The God Particle

A couple of years ago a panic arose from the public about the experiments taking place at CERN, due to the amount of energy involved with the collisions. Lots of people thought that the LHC would generate a miniature black hole, consuming the Earth and all of us with it. Unfortunately, we didn’t get any black holes out of the collider, but we did find a nifty little particle.

As I’ve discussed previously, everything in our universe interacts via four fundamental forces. Each one of these four forces has a respective carrier particle, or boson, that acts upon matter. Electromagnetic fields, for example, make use of the photon to transmit electromagnetic forces to mass. In this model, the only remaining theory to be validated was the one explaining why particles are massive. Ever since the 1960s with the establishment of the standard model, physicists theorised that matter couldn’t inherently have mass. Particles must somehow gain mass, possibly by passing through a field. This mass-giving field was proposed by Peter Higgs, who believed that this field permeates across our entire universe. The mathematics was also there to prove it, but by the very definition of the field itself, it meant that the Higgs field would be basically impossible to detect.

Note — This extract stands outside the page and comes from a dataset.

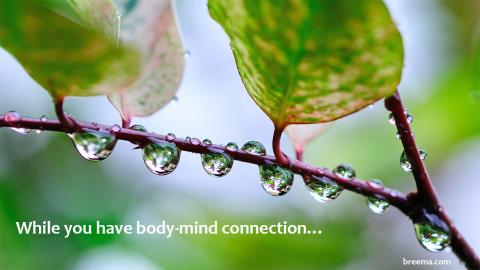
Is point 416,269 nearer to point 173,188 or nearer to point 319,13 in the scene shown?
point 173,188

Just like our trusty fundamental force bosons, this field would require a same sort of force carrier. Thus, the Higgs Boson was born. Proving the existence of this particle would effectively be the same as proving the existence of the field directly. Its discovery would revolutionise the field of particle physics by quantitatively explaining the concept of mass which was thought to be an intrinsic property for so long. However, the problem with this theoretical particle was that, since it is very massive, it would decay almost instantly when created. Only a very high-energy particle accelerator would ever be able to detect and record it. A project like that would cost billions of dollars and require the collaboration of thousands of scientific minds and engineers from all over the world. It would be utter madness to attempt it…

Enter the LHC. Humanity’s largest and most technologically advanced bit of scientific kit. If this beast couldn’t catch that elusive boson, nothing could. The large ring of superconductive electromagnets would accelerate protons close to the speed of light, colliding them at detector positions violently enough to rip the particles apart into their fundamental constituents. As we all should know, E=mc2. This means that, the more energy we put into the collision, the greater the mass of the particles produced. The Higgs Boson is a pretty fat particle, so we need as much energy as we can get to be able to spot it – 13 TeV of it to be precise. As impressive as this sounds, 1 TeV only holds about the kinetic energy of a flying mosquito. The difference between our particle and a mosquito, however, is that the particle is much, much, much smaller. And it’s not nearly as annoying. This amount of energy will push the particle to within a hair’s breadth of the speed of light (99.999956%).

After a few shaky initial runs, on the 14th March 2013 CERN officially announced the confirmation of the Higgs Boson. The Nobel Prize in Physics was swiftly awarded to François Englert and Peter Higgs. The other five physicists who worked on proposing the initial idea for the particle must get fed up at hearing Higgs’s name so often. Although I’m not sure the Brout-Englert-Higgs-Guralnik-Hagen-Kibble Boson is quite as catchy. You may recognise it as the ‘God Particle’, but the reference to religion is completely irrelevant. When scientists first theorised the particle, they nicknamed it the ‘Goddamn Particle’ based on how difficult it was to observe. The Nobel Prize-winning physicist Leon Lederman then later published a book titled ‘The God Particle’, after ‘The Goddamn Particle’ was rejected by his publishers. The name stuck, and has been extrapolated by the media ever since. I’ll leave you with a joke I found told by astrophysicist Neil deGrasse Tyson which I hope you can appreciate as much as I did.

A Higgs boson walks into a church, and the priest says, ‘I’m sorry we don’t allow Higgs bosons to come to churches.’ The Higgs says, ‘but without me, you can’t have mass.’